David Colozza mengkritik lemahnya regulasi iklan makanan tidak sehat di Indonesia, terutama dalam pengawasan dan penegakan hukum di media digital. “Kebijakan saat ini belum sepenuhnya mengatur aspek paparan maupun kekuatan pesan promosi,” katanya.
Studi UNICEF menyoroti bahwa anak-anak umumnya tidak menyadari tujuan promosi dalam iklan, sehingga lebih mudah terpengaruh oleh pesan-pesan persuasif. Penggunaan selebritas, ajakan emosional, hingga hadiah terbukti dapat membentuk preferensi makanan dan loyalitas merek dengan dampak jangka panjang.

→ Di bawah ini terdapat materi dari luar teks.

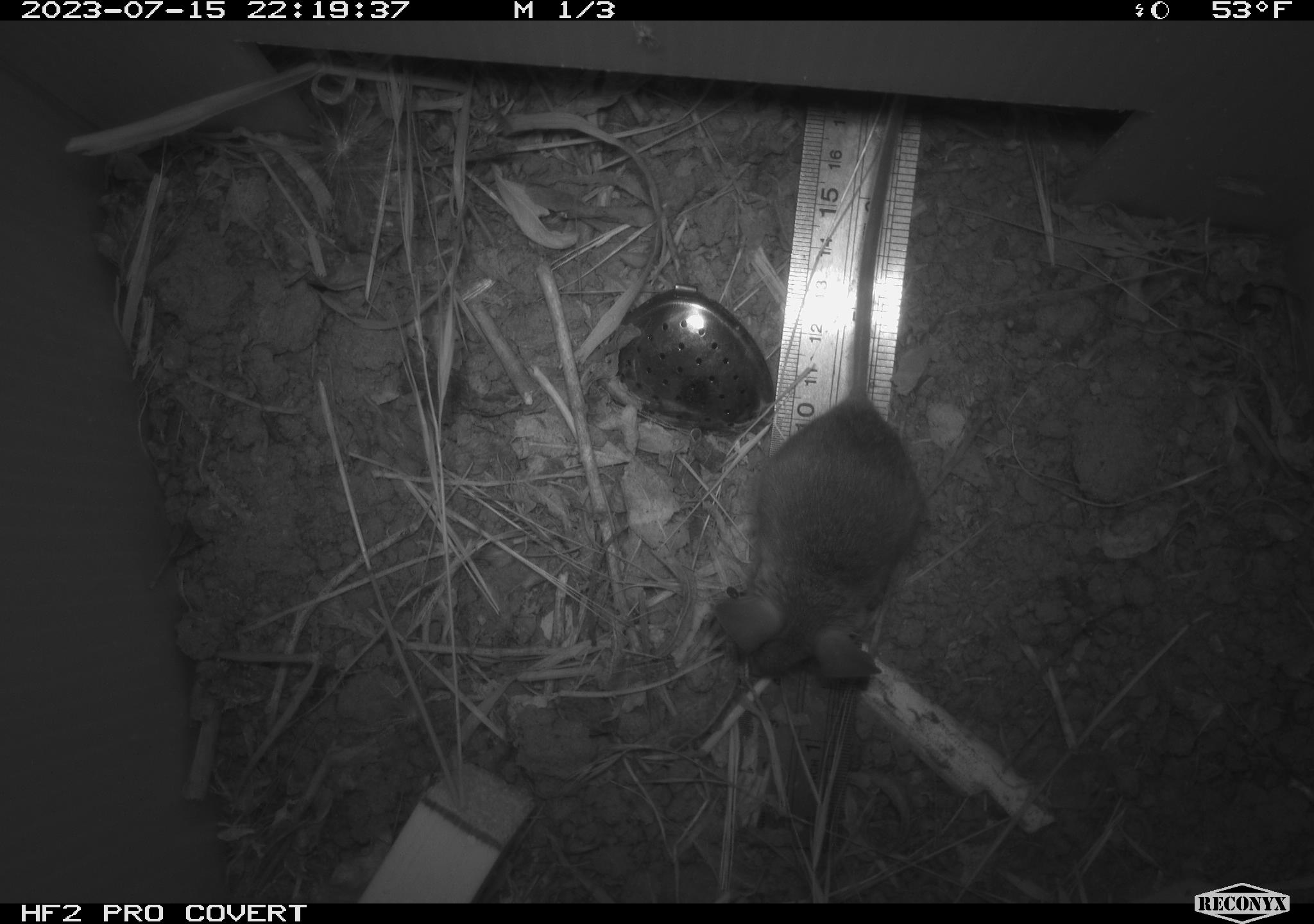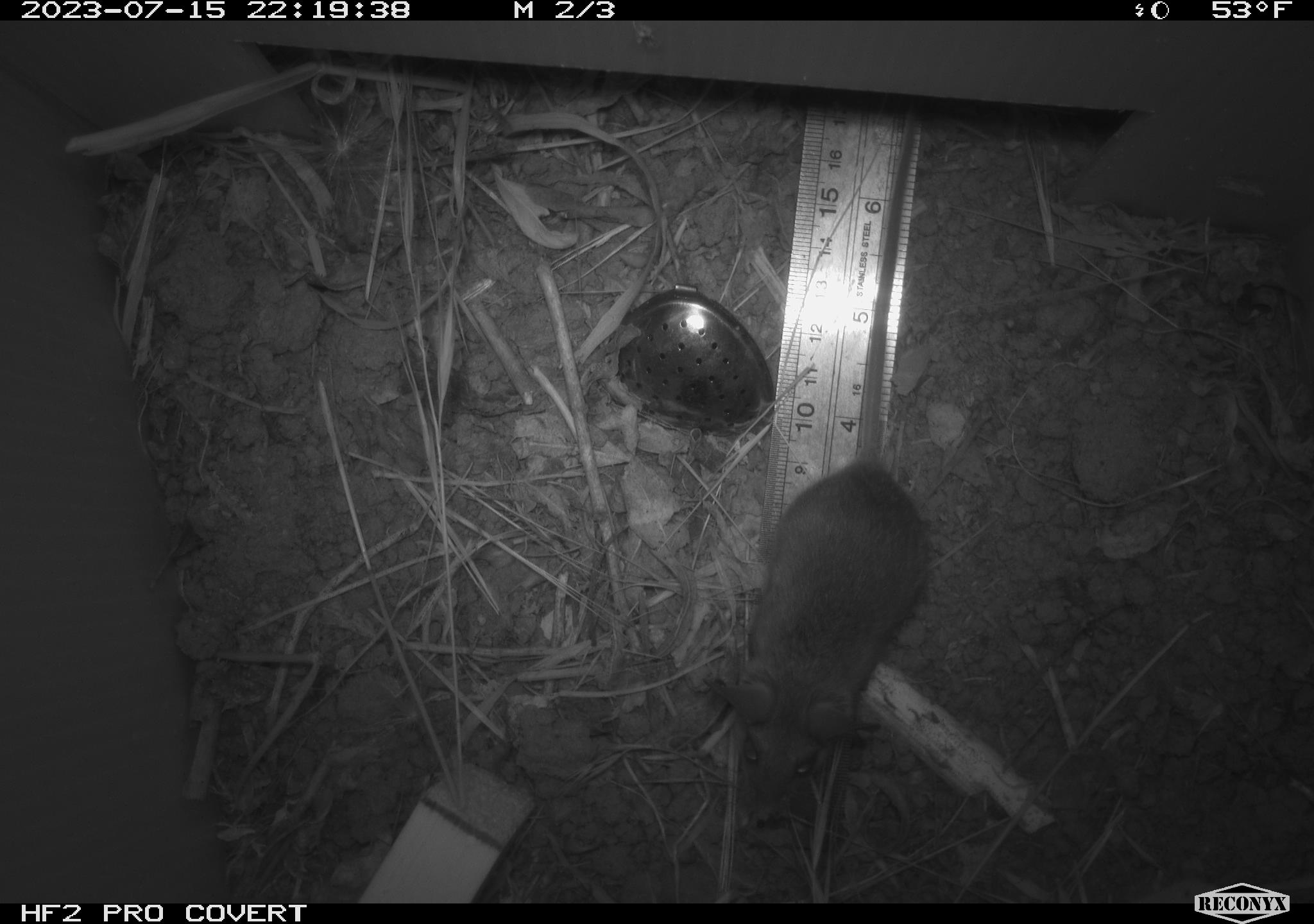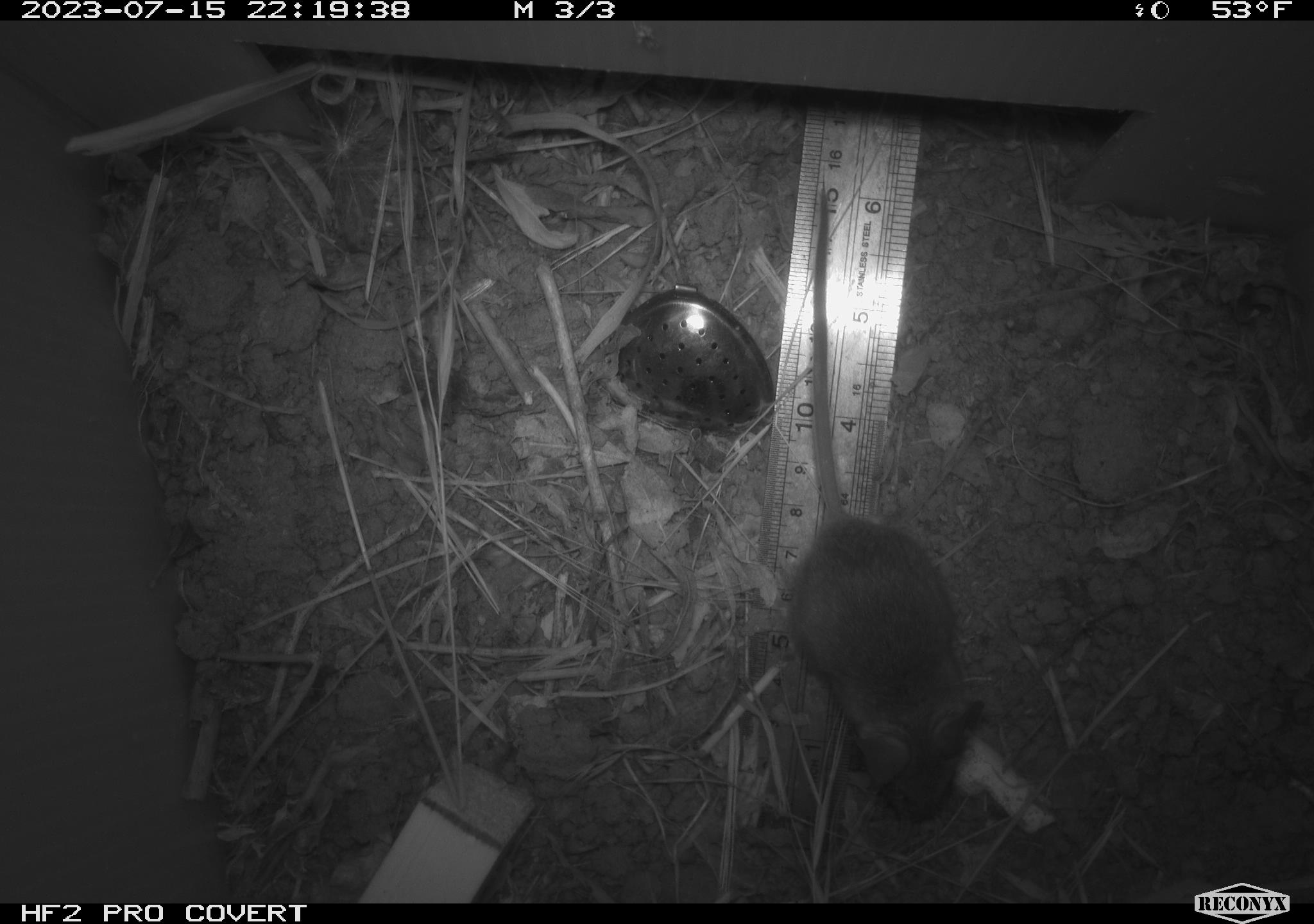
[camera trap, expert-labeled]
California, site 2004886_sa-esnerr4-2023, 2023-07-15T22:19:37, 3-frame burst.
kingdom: Animalia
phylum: Chordata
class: Mammalia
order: Rodentia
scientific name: Rodentia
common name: mouse species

Rekomendasi Perlindungan Anak
UNICEF dan Novo Nordisk mengajukan empat rekomendasi strategis untuk melindungi anak-anak dari paparan iklan makanan tidak sehat. Pertama, memperkuat regulasi terhadap iklan makanan tidak sehat di platform digital yang menyasar anak-anak.
Kedua, membatasi penggunaan influencer, hadiah, dan teknik persuasi lainnya dalam iklan media sosial. Ketiga, mengembangkan Model Profil Gizi Nasional sebagai standar ilmiah untuk mengidentifikasi produk yang tidak layak dipasarkan kepada anak.
Keempat, meningkatkan kesadaran publik, khususnya di kalangan orang tua dan pengasuh, agar dapat membimbing pola konsumsi anak yang lebih sehat.
Kolaborasi Global Berbuah Hasil
Kemitraan strategis UNICEF dengan Novo Nordisk sejak 2019 telah membuahkan hasil signifikan. Selama 2024, kolaborasi ini menghasilkan 17 produk pengetahuan terkait obesitas anak dan memobilisasi lebih dari 4.000 pengambil kebijakan serta 4.500 remaja dalam kegiatan advokasi.
Dari sisi komunikasi, kemitraan ini menjangkau lebih dari 8,2 juta orang melalui berbagai platform informasi dan kampanye publik. Lebih dari 48.000 anak telah menerima dukungan langsung melalui program intervensi untuk meningkatkan status gizi dan pembentukan perilaku makan sehat.
Dampak kerja sama ini juga meluas ke tingkat global, memperkuat kebijakan pangan dan gizi nasional di Kosta Rika, Malaysia, dan Meksiko yang menjangkau hampir 49 juta anak di bawah usia 19 tahun.